Luigi Von Kunits - Performing Career

Performing Career

Then in 1910, he made a decision to return to Vienna to give concerts throughout Europe, appearing not only in recitals as a guest artist with orchestras, but also in chamber music concerts. Back from his concert tours, he was widely acclaimed by his peers. Moriz Rosenthal, Louis Rée (1861–1939), Vladimir de Pachman, Emil Pauer, Fritz Kreisler and Eugène Ysaÿe all came to pay homage to a fine musician as was customary in music circles of the day. Between recitals, he remained active by teaching at the world-famous Patony Conservatory in Vienna. Many of his closest friends from his childhood days came long distances to see him, but it was his father's presence that gave him the deepest pleasure. The start of the First Balkan War in 1912, pitting Serbia and its Balkan allies against the Ottoman Empire, suddenly awakened an intense fervor of patriotism, equally shared by his father.

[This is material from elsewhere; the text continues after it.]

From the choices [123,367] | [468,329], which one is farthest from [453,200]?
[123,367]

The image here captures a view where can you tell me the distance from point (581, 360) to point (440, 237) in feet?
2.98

In 1912, Dr. T. Alexander Davies, a Toronto doctor, who arrived for postgraduate studies at Vienna's Medical School, came with a faculty offer (head of the violin department) from Colonel Albert Gooderham, president of the newly established Canadian Academy of Music. A more prestigious offer came at the same time, the Philadelphia Orchestra needed a new conductor. Von Kunits, whose first love was conducting, was recovering from a mild heart attack, and so decided in favor of Toronto instead. (The man who accepted the Philadelphia position declined by von Kunits was Leopold Stokowski.)